__Stated task__
Please summarize the card-game glossary below in two sentences.

__Selected passage__
Livret; A small Book. A suit of thirteen cards, with four others called FIGURES, viz. one, named the little figure, has a blue cross on each side, and represents ace, deuce, tray; another yellow on both sides, styled the yellow figure, signifies, four, five, six; a third with a black lozenge in the centre, named the black figure, stands for seven, eight, nine, ten; and a red card, called the great or red figure, for knave, queen, king: these figures are useful for those who punt on several cards at once. '

L'UNE POUR L'AUTRE; One for the other. Means a drawn game, and is said when two of the punter's cards are dealt in the same coup:

Masque. Signifies turning a card, or placing another face downwards, during any number of coups, on that whereon the punter has staked, and which he afterwards may display at pleasure.

OPPOSE'; The Opposite Game. Is reversing the game, and having the cards on the right for the punter, and those on the left for the dealer.

__Material provided__
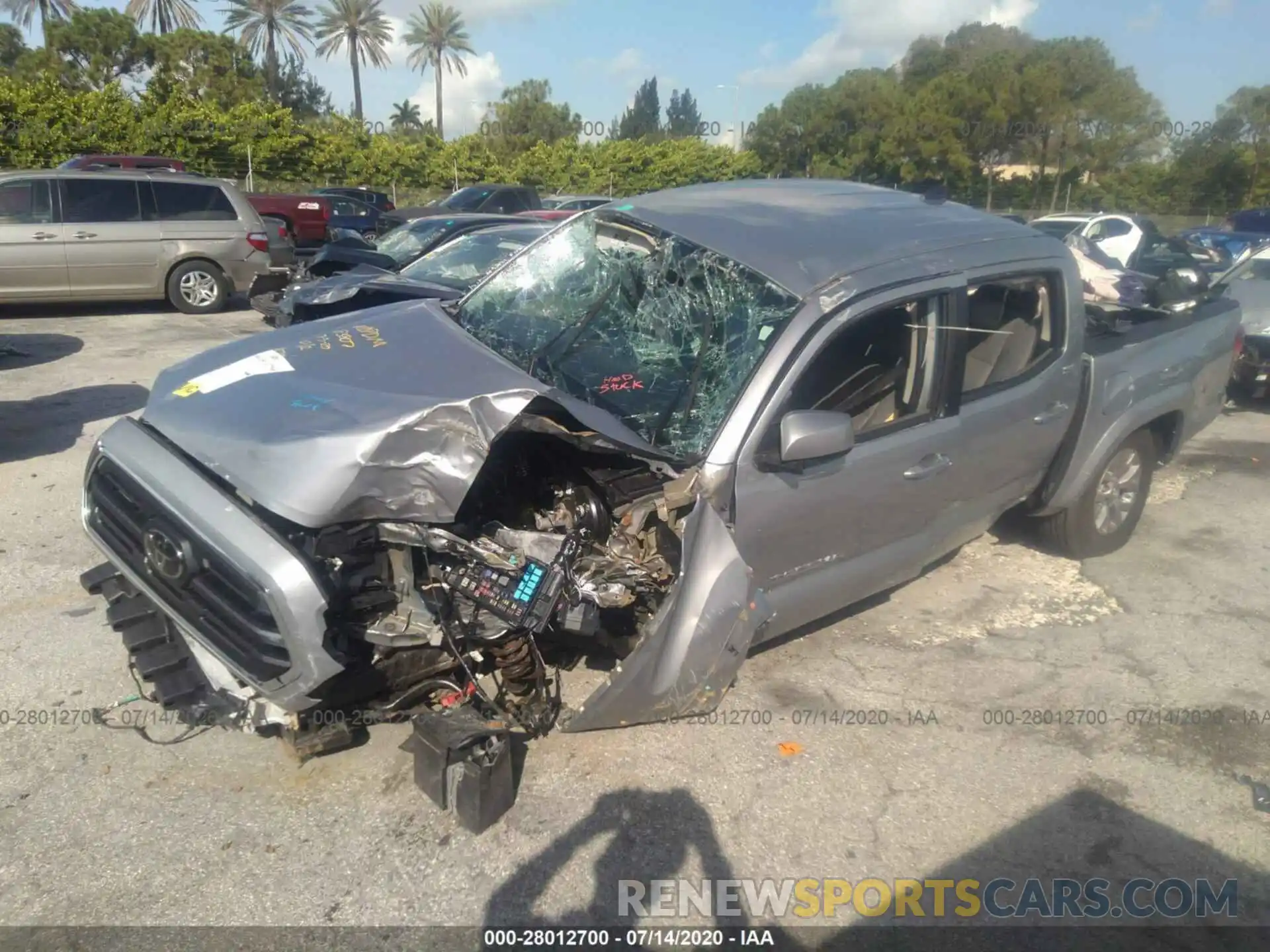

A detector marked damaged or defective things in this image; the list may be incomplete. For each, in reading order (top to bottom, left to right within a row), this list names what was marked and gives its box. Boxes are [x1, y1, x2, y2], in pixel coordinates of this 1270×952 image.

__Finished answer__
The glossary defines Livret as a suit of thirteen cards plus four figure cards, each standing for a group of card values and useful to punters who stake on several cards at once. It also explains that "L'une pour l'autre" means a drawn game when two of the punter's cards are dealt in the same coup, that Masque means turning a card or placing another face down on the staked card for any number of coups and showing it later at pleasure, and that the Opposite Game reverses play so the right-hand cards go to the punter and the left-hand cards to the dealer.